## [Work order]
Copy exactly, please, each line of the data below until the line that contains "Moving vote fraction: 100%." has been copied, beginning at the top.

Dataset entries
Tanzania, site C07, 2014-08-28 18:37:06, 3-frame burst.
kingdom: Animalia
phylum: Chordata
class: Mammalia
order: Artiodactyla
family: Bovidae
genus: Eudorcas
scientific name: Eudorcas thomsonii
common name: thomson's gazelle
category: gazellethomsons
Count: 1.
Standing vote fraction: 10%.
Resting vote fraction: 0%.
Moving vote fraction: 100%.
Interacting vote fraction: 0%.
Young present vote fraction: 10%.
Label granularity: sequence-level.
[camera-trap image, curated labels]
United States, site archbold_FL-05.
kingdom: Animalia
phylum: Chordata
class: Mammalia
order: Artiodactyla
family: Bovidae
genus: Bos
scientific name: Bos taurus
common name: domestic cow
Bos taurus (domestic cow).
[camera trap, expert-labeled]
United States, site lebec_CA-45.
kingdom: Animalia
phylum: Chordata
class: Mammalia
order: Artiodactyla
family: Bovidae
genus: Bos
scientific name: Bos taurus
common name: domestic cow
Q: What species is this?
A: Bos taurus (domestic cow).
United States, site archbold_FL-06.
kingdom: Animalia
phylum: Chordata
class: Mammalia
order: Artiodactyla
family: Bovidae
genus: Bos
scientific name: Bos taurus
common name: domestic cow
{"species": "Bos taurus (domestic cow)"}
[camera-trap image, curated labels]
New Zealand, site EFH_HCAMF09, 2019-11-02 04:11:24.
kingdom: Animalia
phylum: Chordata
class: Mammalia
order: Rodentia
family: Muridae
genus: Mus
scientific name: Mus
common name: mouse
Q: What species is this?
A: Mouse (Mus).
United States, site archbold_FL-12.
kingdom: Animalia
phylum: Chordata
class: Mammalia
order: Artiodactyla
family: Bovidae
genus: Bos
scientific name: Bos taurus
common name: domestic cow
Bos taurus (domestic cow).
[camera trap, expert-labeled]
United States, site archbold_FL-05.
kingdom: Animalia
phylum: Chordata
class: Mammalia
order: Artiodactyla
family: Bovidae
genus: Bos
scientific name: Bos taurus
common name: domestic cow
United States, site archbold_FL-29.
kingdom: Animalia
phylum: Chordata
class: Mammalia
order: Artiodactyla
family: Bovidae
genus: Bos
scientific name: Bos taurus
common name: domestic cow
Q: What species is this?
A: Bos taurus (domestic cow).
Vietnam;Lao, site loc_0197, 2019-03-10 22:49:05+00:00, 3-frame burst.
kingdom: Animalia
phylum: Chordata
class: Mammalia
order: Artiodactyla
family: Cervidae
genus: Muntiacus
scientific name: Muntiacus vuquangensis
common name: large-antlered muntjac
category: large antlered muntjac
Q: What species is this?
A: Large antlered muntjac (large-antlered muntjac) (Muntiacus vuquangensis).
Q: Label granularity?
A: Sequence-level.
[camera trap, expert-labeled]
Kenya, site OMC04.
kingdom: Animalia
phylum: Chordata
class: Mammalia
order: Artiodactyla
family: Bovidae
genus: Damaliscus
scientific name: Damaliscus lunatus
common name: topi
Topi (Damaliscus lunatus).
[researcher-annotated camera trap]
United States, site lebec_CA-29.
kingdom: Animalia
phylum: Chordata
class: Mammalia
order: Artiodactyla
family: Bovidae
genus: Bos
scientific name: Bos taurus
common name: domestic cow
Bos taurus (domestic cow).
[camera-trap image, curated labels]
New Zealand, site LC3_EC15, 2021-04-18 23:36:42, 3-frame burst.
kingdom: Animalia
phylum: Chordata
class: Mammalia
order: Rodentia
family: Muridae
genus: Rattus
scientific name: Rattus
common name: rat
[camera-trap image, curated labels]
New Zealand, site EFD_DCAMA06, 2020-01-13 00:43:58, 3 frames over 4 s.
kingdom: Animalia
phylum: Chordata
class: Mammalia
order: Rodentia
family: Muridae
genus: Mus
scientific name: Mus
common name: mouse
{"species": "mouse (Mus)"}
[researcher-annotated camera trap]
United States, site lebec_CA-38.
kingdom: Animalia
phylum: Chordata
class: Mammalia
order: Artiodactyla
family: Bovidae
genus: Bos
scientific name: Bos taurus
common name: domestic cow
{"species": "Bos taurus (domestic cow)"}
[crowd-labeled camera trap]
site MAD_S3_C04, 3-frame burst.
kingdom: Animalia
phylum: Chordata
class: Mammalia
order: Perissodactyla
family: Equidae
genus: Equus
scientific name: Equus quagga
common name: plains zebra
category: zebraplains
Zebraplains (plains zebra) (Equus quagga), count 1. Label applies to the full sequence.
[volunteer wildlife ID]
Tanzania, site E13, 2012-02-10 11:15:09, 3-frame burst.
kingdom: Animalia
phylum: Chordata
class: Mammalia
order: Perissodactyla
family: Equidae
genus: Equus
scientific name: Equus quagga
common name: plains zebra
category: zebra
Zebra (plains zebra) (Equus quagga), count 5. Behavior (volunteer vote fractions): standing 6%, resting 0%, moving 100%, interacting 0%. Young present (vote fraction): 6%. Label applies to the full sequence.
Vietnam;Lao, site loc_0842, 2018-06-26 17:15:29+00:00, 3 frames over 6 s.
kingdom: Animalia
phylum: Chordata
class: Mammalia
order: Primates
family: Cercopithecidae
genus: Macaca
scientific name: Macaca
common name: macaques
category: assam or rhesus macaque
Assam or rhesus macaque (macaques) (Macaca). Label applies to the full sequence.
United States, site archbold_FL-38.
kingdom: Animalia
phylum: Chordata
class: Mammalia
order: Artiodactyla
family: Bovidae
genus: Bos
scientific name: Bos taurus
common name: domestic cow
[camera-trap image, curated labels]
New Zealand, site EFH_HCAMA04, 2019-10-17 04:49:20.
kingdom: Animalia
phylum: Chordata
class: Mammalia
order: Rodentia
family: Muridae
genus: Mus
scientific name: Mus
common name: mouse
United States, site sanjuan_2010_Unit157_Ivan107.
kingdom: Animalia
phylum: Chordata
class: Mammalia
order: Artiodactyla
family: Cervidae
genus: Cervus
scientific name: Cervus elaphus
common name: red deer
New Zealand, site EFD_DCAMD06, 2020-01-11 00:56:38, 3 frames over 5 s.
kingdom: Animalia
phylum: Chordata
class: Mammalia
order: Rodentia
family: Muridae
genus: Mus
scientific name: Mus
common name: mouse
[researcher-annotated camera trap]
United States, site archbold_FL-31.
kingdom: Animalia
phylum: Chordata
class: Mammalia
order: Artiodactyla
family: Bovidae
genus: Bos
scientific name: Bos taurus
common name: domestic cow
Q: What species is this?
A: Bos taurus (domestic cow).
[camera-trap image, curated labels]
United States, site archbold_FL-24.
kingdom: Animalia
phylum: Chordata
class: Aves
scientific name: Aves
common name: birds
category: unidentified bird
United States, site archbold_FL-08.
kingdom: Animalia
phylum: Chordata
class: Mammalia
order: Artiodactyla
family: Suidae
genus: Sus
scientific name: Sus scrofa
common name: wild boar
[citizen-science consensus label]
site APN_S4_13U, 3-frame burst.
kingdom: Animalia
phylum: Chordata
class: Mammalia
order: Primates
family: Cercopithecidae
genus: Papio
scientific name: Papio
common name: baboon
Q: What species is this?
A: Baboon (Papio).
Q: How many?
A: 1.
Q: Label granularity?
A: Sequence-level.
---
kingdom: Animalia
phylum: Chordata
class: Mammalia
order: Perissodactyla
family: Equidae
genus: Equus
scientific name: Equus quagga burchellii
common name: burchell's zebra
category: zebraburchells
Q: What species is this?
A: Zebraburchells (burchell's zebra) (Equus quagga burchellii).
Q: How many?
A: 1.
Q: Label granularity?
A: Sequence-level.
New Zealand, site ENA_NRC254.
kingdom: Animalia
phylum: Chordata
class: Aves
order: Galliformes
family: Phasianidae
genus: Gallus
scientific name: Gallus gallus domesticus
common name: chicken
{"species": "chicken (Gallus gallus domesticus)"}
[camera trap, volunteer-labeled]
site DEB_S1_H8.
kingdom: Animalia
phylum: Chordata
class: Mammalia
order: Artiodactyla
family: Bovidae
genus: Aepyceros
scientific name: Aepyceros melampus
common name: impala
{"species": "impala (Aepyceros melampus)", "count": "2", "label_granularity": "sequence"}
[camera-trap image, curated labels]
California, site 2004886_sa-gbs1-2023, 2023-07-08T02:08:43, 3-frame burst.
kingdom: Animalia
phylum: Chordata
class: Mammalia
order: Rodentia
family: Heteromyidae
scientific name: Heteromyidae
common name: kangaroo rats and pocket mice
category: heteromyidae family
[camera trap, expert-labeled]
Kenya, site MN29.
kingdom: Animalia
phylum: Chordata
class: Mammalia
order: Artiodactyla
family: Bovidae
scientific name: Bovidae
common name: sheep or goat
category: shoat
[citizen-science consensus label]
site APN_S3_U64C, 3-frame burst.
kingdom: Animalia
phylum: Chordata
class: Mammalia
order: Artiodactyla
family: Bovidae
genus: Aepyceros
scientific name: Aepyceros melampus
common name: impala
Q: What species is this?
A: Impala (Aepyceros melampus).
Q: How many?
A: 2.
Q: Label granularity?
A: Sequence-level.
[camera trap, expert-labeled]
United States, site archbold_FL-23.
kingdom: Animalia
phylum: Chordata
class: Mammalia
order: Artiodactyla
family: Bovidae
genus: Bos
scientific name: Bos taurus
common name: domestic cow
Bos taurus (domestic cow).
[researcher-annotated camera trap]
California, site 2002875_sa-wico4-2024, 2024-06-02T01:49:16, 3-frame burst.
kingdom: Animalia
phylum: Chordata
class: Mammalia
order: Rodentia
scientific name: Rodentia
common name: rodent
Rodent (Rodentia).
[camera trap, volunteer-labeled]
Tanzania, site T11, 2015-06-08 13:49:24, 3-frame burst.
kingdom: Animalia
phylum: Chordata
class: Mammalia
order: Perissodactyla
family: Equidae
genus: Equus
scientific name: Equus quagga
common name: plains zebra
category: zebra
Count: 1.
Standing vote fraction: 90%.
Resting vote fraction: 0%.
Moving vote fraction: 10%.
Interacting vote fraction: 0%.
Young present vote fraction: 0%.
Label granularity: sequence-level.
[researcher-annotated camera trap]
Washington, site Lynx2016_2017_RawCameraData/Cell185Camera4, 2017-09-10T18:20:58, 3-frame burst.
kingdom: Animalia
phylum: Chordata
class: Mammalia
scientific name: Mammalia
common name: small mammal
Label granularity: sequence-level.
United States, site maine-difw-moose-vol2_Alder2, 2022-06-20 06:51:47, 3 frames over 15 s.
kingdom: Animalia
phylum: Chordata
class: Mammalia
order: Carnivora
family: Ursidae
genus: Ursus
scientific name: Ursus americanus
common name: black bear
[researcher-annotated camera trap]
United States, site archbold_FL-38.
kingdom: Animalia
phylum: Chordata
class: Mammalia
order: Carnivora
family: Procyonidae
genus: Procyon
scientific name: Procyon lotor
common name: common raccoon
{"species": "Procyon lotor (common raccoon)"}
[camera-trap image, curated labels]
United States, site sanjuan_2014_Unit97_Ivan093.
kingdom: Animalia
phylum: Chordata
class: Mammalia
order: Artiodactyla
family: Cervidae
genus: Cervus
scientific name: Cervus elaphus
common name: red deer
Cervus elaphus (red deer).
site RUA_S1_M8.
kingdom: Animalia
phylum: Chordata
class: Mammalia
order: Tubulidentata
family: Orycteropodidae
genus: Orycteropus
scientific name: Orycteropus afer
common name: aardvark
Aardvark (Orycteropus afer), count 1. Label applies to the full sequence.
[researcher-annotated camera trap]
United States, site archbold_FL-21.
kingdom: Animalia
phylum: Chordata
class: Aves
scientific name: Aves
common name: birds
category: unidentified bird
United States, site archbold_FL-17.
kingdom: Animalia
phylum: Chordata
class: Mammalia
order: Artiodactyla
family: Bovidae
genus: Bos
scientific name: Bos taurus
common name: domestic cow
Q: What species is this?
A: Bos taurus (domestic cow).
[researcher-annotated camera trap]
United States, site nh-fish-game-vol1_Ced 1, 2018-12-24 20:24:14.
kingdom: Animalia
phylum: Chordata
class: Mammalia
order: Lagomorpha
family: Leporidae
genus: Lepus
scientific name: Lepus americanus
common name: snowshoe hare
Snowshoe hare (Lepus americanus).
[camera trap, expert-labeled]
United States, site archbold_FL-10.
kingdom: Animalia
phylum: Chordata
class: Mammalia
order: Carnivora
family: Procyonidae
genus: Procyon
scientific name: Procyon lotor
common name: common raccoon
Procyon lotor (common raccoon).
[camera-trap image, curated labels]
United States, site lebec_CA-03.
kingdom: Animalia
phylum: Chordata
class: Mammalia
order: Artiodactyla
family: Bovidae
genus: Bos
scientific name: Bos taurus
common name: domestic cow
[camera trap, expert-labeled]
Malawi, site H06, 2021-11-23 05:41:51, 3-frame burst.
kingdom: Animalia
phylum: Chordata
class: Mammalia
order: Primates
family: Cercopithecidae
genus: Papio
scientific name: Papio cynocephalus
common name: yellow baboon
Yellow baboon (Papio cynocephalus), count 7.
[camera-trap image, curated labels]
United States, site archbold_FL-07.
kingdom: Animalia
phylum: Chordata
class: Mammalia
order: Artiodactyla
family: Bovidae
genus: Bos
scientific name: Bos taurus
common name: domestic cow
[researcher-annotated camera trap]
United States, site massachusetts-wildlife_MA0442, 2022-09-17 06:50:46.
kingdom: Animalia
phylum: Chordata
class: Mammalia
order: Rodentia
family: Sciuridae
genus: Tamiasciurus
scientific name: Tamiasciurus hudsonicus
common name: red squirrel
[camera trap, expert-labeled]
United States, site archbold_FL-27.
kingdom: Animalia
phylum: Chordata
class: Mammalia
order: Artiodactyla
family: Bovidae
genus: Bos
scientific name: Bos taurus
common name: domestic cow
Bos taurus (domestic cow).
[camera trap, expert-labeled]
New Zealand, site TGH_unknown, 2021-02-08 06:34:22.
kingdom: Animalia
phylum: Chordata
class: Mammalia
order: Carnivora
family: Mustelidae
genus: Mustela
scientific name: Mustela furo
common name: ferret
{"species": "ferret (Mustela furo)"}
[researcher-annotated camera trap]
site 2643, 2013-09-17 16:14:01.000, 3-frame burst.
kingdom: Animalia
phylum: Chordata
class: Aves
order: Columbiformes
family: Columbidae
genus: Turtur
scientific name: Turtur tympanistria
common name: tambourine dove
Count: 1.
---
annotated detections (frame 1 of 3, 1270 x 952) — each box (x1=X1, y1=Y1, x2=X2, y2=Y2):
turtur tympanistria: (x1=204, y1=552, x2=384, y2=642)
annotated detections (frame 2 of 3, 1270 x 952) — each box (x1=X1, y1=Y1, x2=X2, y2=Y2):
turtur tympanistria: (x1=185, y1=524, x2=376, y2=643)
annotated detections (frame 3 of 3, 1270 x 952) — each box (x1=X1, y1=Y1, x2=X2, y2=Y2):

## [Solution for this problem]
Tanzania, site C07, 2014-08-28 18:37:06, 3-frame burst.
kingdom: Animalia
phylum: Chordata
class: Mammalia
order: Artiodactyla
family: Bovidae
genus: Eudorcas
scientific name: Eudorcas thomsonii
common name: thomson's gazelle
category: gazellethomsons
Count: 1.
Standing vote fraction: 10%.
Resting vote fraction: 0%.
Moving vote fraction: 100%.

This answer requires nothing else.